Rechtliche Beurteilung

1. Nach der Judikatur sind die Fälle des § 9 Abs 4 AHG solche notwendiger und der Parteidisposition entzogener Delegierung (vgl nur die Nachweise bei Schragel , AHG³ Rz 255). Ein Antragsrecht kommt den Parteien insoweit nicht zu (RIS‑Justiz RS0056449 [T27]). Ein förmlicher Delegierungsantrag einer Partei gemäß § 9 Abs 4 AHG ist daher als unzulässig zurückzuweisen (1 Ob 153/15d ua; RIS‑Justiz RS0056449 [T33] mwN).

Auch kann ein Delegierungsantrag nicht auf Ablehnungsgründe gestützt werden (RIS‑Justiz RS0073042; RS0114309; Schneider in Fasching/Konecny ³ § 31 JN Rz 32).

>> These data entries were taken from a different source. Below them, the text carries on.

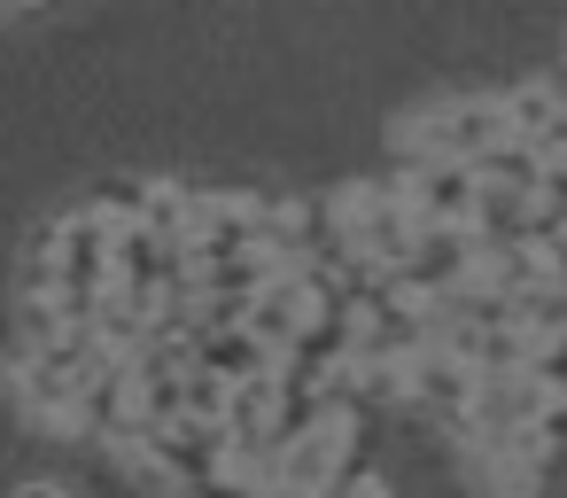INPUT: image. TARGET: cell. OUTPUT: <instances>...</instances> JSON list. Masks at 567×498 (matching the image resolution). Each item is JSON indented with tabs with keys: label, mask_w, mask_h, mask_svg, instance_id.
<instances>
[{
	"label": "cell",
	"mask_w": 567,
	"mask_h": 498,
	"mask_svg": "<svg viewBox=\"0 0 567 498\" xmlns=\"http://www.w3.org/2000/svg\"><path fill=\"white\" fill-rule=\"evenodd\" d=\"M513 133H505V118H497V94H443V102H427L412 125H404V149H412V164H482V156H497Z\"/></svg>",
	"instance_id": "cell-1"
},
{
	"label": "cell",
	"mask_w": 567,
	"mask_h": 498,
	"mask_svg": "<svg viewBox=\"0 0 567 498\" xmlns=\"http://www.w3.org/2000/svg\"><path fill=\"white\" fill-rule=\"evenodd\" d=\"M551 413L559 405L528 374H489V382H474V405H466L458 436L466 444H497V436H520V428H551Z\"/></svg>",
	"instance_id": "cell-2"
},
{
	"label": "cell",
	"mask_w": 567,
	"mask_h": 498,
	"mask_svg": "<svg viewBox=\"0 0 567 498\" xmlns=\"http://www.w3.org/2000/svg\"><path fill=\"white\" fill-rule=\"evenodd\" d=\"M396 195H404V211H412L420 226H435V234H466L482 187H474L466 164H412V172L396 180Z\"/></svg>",
	"instance_id": "cell-3"
},
{
	"label": "cell",
	"mask_w": 567,
	"mask_h": 498,
	"mask_svg": "<svg viewBox=\"0 0 567 498\" xmlns=\"http://www.w3.org/2000/svg\"><path fill=\"white\" fill-rule=\"evenodd\" d=\"M404 405L412 413H427V420H466V405H474V374L451 358V350H420L412 366H404Z\"/></svg>",
	"instance_id": "cell-4"
},
{
	"label": "cell",
	"mask_w": 567,
	"mask_h": 498,
	"mask_svg": "<svg viewBox=\"0 0 567 498\" xmlns=\"http://www.w3.org/2000/svg\"><path fill=\"white\" fill-rule=\"evenodd\" d=\"M195 366H203V374H218V382L234 389V382H257V374H272L280 358H272V350H265L249 327H203V343H195Z\"/></svg>",
	"instance_id": "cell-5"
},
{
	"label": "cell",
	"mask_w": 567,
	"mask_h": 498,
	"mask_svg": "<svg viewBox=\"0 0 567 498\" xmlns=\"http://www.w3.org/2000/svg\"><path fill=\"white\" fill-rule=\"evenodd\" d=\"M559 110H567V102H559V94H551V79H544V71H536V79H520V87H505V94H497V118H505V133H513V141H520V149H544V133H551V125H559Z\"/></svg>",
	"instance_id": "cell-6"
},
{
	"label": "cell",
	"mask_w": 567,
	"mask_h": 498,
	"mask_svg": "<svg viewBox=\"0 0 567 498\" xmlns=\"http://www.w3.org/2000/svg\"><path fill=\"white\" fill-rule=\"evenodd\" d=\"M17 498H79V490L55 482V475H40V482H17Z\"/></svg>",
	"instance_id": "cell-7"
},
{
	"label": "cell",
	"mask_w": 567,
	"mask_h": 498,
	"mask_svg": "<svg viewBox=\"0 0 567 498\" xmlns=\"http://www.w3.org/2000/svg\"><path fill=\"white\" fill-rule=\"evenodd\" d=\"M536 156H544V164H567V110H559V125L544 133V149H536Z\"/></svg>",
	"instance_id": "cell-8"
},
{
	"label": "cell",
	"mask_w": 567,
	"mask_h": 498,
	"mask_svg": "<svg viewBox=\"0 0 567 498\" xmlns=\"http://www.w3.org/2000/svg\"><path fill=\"white\" fill-rule=\"evenodd\" d=\"M257 498H303V490H280V482H265V490H257Z\"/></svg>",
	"instance_id": "cell-9"
},
{
	"label": "cell",
	"mask_w": 567,
	"mask_h": 498,
	"mask_svg": "<svg viewBox=\"0 0 567 498\" xmlns=\"http://www.w3.org/2000/svg\"><path fill=\"white\" fill-rule=\"evenodd\" d=\"M0 24H9V17H0Z\"/></svg>",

Dies gilt gleichermaßen für die Delegation nach § 31 JN wie für die notwendige Delegation wegen Beschlussunfähigkeit gemäß § 30 JN (RIS‑Justiz RS0114309 [T2]). Ein Antrag auf Delegierung nach § 31 JN aus Gründen der Zweckmäßigkeit hat sich auf die Frage der Zweckmäßigkeit aus den Gesichtspunkten der Verfahrensbeschleunigung, Kostenverringerung und Erleichterung des Gerichtszugangs für die Beteiligten sowie der Amtstätigkeit zu beschränken (RIS‑Justiz RS0046333). Solche können den Ausführungen des Antragstellers nicht entnommen werden.

2. Es liegen aber die Voraussetzungen für eine Delegierung von Amts wegen vor. Gemäß § 9 Abs 4 AHG ist ein anderes Gericht gleicher Gattung zur Verhandlung und Entscheidung dann zu bestimmen, wenn der Ersatzanspruch aus einer Verfügung des Präsidenten eines Gerichtshofs erster Instanz oder eines Oberlandesgerichts oder aus einem kollegialen Beschluss eines dieser Gerichtshöfe abgeleitet wird, die nach den Bestimmungen dieses Bundesgesetzes unmittelbar oder im Instanzenzug zuständig wären.

Zweck des § 9 Abs 4 AHG ist es, dass alle im Zusammenhang betroffenen Gerichte, aus deren Entscheidungen ein Amtshaftungsanspruch abgeleitet wird, von der Entscheidung über diesen Anspruch (und dessen allfällige verfahrensrechtliche Voraussetzungen) ausgeschlossen sein sollen (RIS‑Justiz RS0056449). Der Delegierungstatbestand des § 9 Abs 4 AHG liegt daher dann vor, wenn Richter eines Gerichtshofs über Amtshaftungsansprüche zu erkennen hätten, die ein Verhalten auch nur irgendeines Mitglieds desselben Gerichtshofs oder auch des im Instanzenzug übergeordneten Gerichtshofs zum Gegenstand haben (RIS‑Justiz RS0056449 [T32]).

Das ist hier der Fall, weil der Antragsteller (nach Verbesserung) auch Richtern des Oberlandesgerichts Linz ein rechtswidriges und schuldhaftes Verhalten vorwirft, das den von ihm behaupteten Schaden (mit‑)verursacht haben soll.

Da der Delegierungstatbestand des § 9 Abs 4 AHG auch ein der Klageführung vorangehendes Verfahrenshilfeverfahren erfasst (RIS‑Justiz RS0122241; RS0050123 [T1]; Schragel , AHG³ Rz 255), ist somit ein Landesgericht außerhalb des Sprengels des Oberlandesgerichts Linz zur Erledigung der Rechtssache als zuständig zu bestimmen.